Fifty years ago this month, Michael Harrington’s The Other America shook the nation’s conscience. It shined a light on our society’s gross economic inequalities, fueling the Johnson administration’s war on poverty. Let’s not allow Harrington’s legacy to become a historical footnote. We are long overdue for a renewed wake-up call about the urgency of addressing the poverty in our midst.
Of course, a lot has changed in half a century. Nowadays, the government is unlikely again to take up comprehensive poverty reform. There are, after all, enormous budgetary pressures as well as incendiary political divisions. But, that doesn’t mean we should throw up our hands and begrudgingly accept that America’s opportunity divide must go unchecked.
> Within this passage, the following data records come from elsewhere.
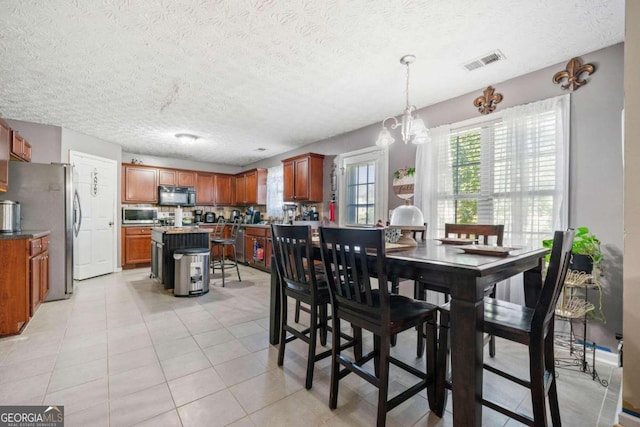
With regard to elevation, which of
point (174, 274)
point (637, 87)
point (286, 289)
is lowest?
point (174, 274)

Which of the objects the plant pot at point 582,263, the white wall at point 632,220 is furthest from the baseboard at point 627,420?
the plant pot at point 582,263

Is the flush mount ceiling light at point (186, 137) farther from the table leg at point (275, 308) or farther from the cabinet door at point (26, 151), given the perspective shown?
the table leg at point (275, 308)

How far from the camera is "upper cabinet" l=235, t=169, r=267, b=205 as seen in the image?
255 inches

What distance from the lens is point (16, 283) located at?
2.53 meters

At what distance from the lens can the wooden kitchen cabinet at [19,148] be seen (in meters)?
3.34

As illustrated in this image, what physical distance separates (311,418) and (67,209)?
3.90 m

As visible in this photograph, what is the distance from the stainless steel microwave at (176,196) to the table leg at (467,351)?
6362 mm

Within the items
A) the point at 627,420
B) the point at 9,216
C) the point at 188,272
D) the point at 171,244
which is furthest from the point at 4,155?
the point at 627,420

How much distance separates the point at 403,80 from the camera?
2777 mm

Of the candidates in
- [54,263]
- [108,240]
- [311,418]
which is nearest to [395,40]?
[311,418]

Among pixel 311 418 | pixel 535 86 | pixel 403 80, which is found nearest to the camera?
pixel 311 418

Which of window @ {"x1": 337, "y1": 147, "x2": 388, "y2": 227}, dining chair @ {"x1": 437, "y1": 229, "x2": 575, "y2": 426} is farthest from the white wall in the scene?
window @ {"x1": 337, "y1": 147, "x2": 388, "y2": 227}

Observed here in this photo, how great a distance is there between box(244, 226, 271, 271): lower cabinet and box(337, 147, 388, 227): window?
1.62 m

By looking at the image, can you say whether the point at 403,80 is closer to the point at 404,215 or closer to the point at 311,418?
the point at 404,215
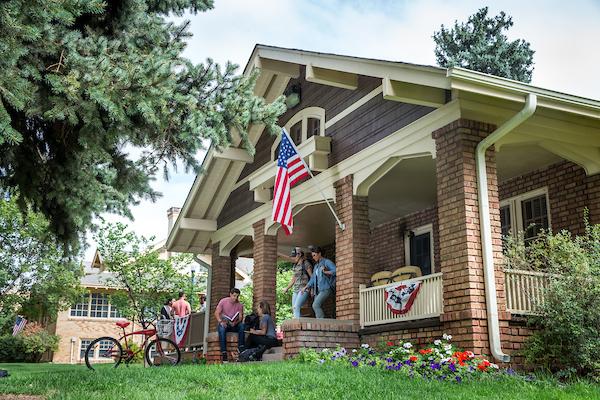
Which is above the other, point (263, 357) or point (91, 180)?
point (91, 180)

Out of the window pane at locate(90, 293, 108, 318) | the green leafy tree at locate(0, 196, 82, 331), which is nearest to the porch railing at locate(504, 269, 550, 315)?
the green leafy tree at locate(0, 196, 82, 331)

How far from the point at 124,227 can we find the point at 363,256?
2072 cm

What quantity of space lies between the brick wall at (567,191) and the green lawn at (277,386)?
3614 millimetres

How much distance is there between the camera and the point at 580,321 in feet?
27.3

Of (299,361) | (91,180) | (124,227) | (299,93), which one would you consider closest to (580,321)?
(299,361)

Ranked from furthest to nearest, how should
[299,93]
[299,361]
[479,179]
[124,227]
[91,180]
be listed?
[124,227], [299,93], [299,361], [479,179], [91,180]

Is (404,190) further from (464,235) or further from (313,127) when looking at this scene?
(464,235)

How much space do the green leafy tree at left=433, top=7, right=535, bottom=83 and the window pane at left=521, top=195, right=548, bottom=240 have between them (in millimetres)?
22740

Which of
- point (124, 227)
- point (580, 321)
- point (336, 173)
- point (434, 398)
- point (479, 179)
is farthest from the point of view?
point (124, 227)

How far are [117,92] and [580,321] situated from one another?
6.08 metres

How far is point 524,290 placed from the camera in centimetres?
907

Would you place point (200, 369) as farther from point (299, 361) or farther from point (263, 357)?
point (263, 357)

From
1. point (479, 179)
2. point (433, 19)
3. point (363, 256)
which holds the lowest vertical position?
point (363, 256)

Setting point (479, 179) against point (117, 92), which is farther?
point (479, 179)
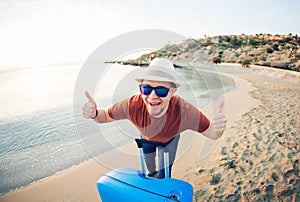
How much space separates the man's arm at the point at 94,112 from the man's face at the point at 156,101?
40cm

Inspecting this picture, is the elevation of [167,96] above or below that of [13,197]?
above

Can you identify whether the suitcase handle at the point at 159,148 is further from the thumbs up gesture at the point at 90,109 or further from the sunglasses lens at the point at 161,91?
the thumbs up gesture at the point at 90,109

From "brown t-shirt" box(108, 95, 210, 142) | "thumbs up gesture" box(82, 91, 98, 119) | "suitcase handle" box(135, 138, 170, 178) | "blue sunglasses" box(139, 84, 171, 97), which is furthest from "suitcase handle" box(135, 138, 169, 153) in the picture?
"thumbs up gesture" box(82, 91, 98, 119)

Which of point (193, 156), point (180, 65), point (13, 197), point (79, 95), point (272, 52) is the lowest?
point (13, 197)

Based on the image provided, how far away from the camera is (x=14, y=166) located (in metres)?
3.12

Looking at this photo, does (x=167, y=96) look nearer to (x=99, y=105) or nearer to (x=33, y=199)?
(x=99, y=105)

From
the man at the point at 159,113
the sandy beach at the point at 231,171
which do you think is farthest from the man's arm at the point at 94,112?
the sandy beach at the point at 231,171

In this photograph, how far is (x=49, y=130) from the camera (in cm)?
413

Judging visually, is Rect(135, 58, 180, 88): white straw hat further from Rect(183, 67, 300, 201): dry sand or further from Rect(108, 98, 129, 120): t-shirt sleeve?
Rect(183, 67, 300, 201): dry sand

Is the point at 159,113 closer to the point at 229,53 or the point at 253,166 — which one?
the point at 253,166

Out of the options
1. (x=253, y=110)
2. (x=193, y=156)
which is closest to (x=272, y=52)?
(x=253, y=110)

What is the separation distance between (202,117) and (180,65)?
46 centimetres

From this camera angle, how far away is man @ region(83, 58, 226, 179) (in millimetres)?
1485

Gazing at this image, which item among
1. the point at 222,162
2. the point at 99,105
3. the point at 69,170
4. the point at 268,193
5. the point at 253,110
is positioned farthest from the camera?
the point at 253,110
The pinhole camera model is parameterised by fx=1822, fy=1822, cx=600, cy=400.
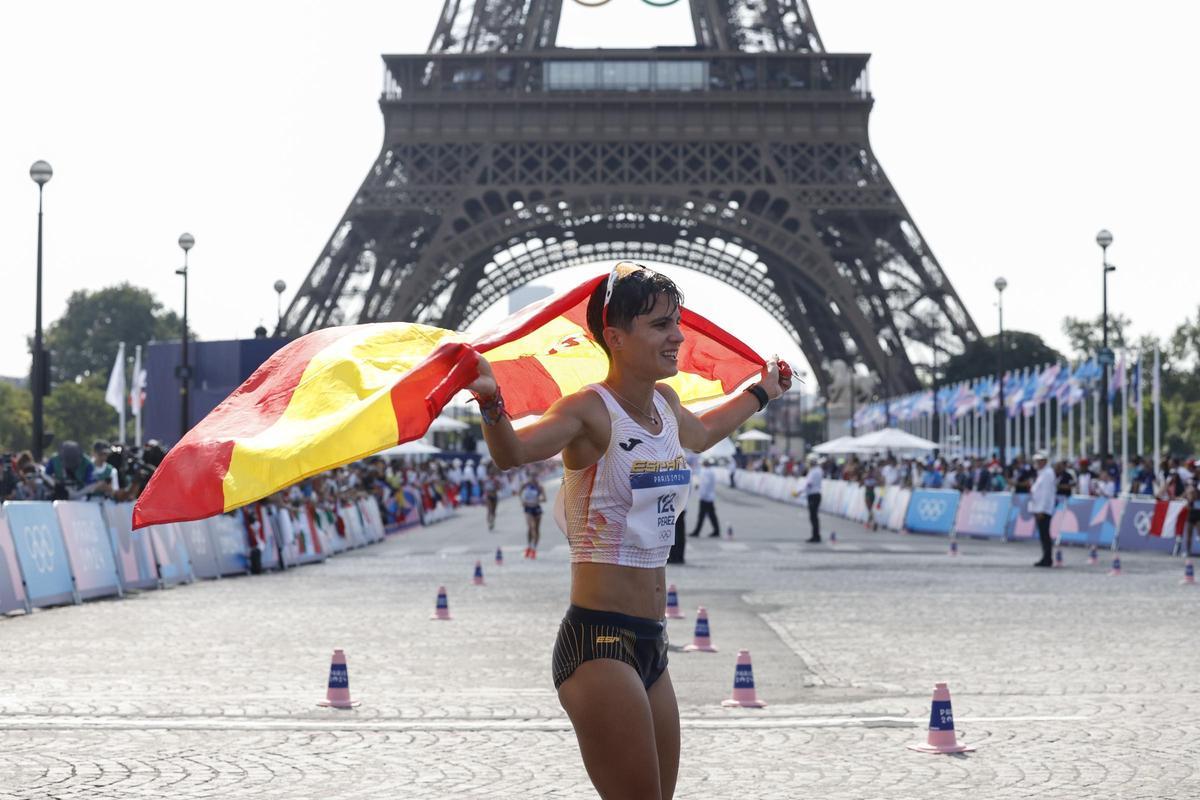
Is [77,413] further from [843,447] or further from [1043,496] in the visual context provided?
[1043,496]

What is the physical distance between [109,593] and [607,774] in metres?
14.6

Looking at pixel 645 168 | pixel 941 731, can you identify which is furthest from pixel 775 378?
pixel 645 168

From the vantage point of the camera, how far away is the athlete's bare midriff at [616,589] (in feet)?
15.3

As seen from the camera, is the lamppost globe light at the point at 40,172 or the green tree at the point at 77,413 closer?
the lamppost globe light at the point at 40,172

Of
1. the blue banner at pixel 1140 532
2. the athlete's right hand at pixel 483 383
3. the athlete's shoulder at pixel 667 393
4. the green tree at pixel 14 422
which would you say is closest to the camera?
the athlete's right hand at pixel 483 383

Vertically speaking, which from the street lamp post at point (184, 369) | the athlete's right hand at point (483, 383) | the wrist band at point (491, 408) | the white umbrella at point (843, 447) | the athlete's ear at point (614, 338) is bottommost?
the wrist band at point (491, 408)

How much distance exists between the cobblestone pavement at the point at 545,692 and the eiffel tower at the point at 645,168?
132 feet

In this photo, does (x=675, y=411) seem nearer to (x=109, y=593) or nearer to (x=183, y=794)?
(x=183, y=794)

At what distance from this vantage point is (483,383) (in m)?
4.32

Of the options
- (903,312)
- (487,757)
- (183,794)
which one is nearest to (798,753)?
(487,757)

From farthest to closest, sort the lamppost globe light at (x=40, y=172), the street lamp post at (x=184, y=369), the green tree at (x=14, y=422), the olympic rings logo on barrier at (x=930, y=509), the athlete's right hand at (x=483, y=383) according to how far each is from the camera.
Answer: the green tree at (x=14, y=422) < the olympic rings logo on barrier at (x=930, y=509) < the street lamp post at (x=184, y=369) < the lamppost globe light at (x=40, y=172) < the athlete's right hand at (x=483, y=383)

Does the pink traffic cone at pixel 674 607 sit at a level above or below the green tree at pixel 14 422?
below

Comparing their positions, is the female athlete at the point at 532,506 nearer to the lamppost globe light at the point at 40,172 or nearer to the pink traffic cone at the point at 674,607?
the lamppost globe light at the point at 40,172

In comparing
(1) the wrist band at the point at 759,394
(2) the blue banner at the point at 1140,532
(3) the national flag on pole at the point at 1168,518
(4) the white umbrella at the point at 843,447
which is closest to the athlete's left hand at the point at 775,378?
(1) the wrist band at the point at 759,394
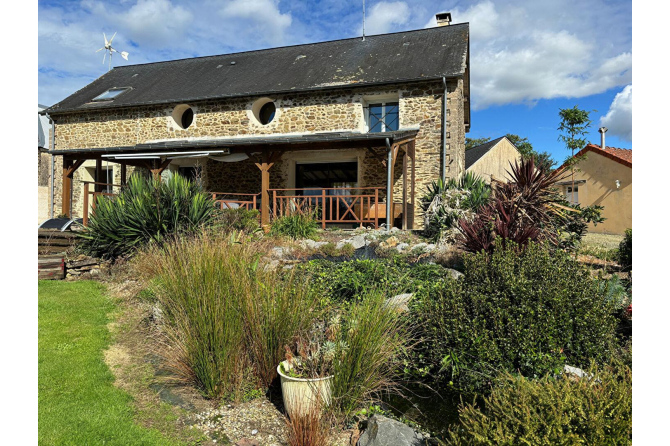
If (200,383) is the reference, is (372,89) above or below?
above

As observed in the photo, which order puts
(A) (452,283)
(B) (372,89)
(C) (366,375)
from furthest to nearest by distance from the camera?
(B) (372,89) < (A) (452,283) < (C) (366,375)

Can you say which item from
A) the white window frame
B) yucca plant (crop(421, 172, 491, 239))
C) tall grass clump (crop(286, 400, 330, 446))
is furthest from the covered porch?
tall grass clump (crop(286, 400, 330, 446))

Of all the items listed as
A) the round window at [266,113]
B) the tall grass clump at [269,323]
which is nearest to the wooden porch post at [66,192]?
the round window at [266,113]

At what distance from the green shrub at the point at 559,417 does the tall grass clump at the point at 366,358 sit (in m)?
0.95

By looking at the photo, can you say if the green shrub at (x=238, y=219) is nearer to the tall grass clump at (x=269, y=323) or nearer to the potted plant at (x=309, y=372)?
the tall grass clump at (x=269, y=323)

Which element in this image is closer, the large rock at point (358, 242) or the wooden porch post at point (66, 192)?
the large rock at point (358, 242)

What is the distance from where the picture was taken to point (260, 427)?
9.36 ft

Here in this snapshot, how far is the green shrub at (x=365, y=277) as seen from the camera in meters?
4.35

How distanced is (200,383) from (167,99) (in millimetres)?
13404

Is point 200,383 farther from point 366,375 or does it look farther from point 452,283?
point 452,283

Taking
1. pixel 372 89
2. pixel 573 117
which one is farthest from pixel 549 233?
pixel 573 117

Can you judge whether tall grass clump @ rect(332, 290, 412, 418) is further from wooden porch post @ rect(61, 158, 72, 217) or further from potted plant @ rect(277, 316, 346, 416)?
wooden porch post @ rect(61, 158, 72, 217)

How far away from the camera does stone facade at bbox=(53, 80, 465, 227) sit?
39.5 ft

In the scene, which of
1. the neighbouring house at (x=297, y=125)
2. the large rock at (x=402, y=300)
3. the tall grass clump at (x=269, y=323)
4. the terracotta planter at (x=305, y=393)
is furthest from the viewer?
the neighbouring house at (x=297, y=125)
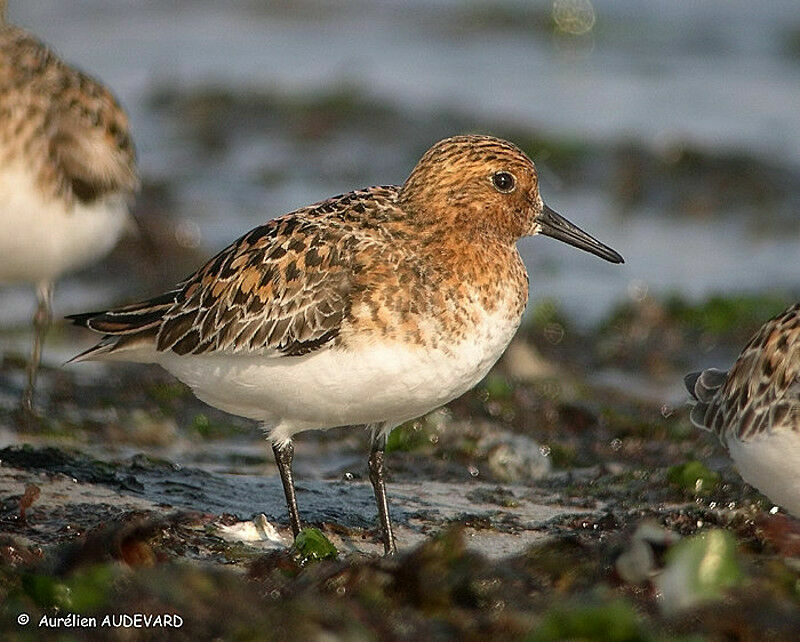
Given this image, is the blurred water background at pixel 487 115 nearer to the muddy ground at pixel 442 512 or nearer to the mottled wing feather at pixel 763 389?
the muddy ground at pixel 442 512

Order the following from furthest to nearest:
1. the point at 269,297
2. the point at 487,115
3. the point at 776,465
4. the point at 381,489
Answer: the point at 487,115, the point at 381,489, the point at 269,297, the point at 776,465

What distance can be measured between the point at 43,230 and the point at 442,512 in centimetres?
277

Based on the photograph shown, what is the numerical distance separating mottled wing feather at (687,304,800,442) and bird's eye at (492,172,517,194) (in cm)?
111

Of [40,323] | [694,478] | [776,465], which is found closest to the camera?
[776,465]

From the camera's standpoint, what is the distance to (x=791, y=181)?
12812 mm

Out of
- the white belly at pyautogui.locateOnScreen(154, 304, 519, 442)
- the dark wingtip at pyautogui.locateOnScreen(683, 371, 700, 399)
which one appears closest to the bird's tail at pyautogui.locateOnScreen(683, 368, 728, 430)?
the dark wingtip at pyautogui.locateOnScreen(683, 371, 700, 399)

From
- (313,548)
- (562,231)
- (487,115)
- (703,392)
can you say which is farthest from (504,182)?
(487,115)

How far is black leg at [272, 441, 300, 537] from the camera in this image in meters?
5.48

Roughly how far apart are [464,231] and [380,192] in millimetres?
453

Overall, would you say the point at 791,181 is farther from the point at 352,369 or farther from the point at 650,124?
the point at 352,369

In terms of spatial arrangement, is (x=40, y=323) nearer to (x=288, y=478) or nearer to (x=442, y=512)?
(x=288, y=478)

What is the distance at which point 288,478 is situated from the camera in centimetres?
561

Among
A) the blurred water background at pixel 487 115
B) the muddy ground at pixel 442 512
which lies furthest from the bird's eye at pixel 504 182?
the blurred water background at pixel 487 115

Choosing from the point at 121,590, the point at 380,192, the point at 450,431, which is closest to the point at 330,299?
the point at 380,192
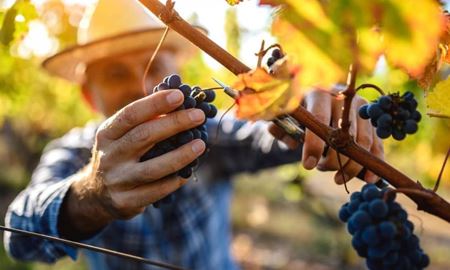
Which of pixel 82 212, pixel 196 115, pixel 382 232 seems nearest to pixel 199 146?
pixel 196 115

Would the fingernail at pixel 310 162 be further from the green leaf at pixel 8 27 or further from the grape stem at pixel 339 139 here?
the green leaf at pixel 8 27

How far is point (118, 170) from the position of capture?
0.89 m

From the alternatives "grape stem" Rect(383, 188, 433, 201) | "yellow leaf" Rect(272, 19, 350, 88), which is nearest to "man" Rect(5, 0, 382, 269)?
"grape stem" Rect(383, 188, 433, 201)

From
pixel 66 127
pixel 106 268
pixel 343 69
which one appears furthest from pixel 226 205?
pixel 66 127

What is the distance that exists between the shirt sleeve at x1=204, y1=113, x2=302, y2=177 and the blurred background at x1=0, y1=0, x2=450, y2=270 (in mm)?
555

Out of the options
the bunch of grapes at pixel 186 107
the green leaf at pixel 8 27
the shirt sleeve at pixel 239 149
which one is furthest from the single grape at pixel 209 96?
the shirt sleeve at pixel 239 149

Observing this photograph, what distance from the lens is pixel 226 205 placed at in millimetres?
3023

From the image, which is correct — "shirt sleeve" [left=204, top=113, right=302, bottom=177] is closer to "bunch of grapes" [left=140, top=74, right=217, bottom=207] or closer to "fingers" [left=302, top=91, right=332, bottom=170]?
"fingers" [left=302, top=91, right=332, bottom=170]

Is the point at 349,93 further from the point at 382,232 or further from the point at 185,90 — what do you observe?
the point at 185,90

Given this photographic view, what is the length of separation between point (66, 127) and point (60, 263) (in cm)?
399

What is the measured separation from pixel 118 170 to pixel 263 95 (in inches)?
13.3

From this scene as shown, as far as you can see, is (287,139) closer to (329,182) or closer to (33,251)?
(33,251)

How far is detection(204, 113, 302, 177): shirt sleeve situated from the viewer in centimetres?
242

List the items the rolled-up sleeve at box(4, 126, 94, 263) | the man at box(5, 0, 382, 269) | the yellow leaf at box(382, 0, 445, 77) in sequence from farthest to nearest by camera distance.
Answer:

We can indeed make headway on this issue and each of us has an important role to play.
“Today we have more power as private citizens to do public good, both at home and around the world, than citizens in all of human history have ever had,” commented Bill Clinton back in 2006. Clinton is certainly one who knows; he has devoted his years since leaving the Oval Office to many charitable causes.
These words underscore the incredible potential charity has to support and sustain nonprofits that are successfully offering low-income people greater access to opportunity. It’s hard to imagine a more powerful a way to honor Michael Harrington’s legacy than to tap this charitable potential.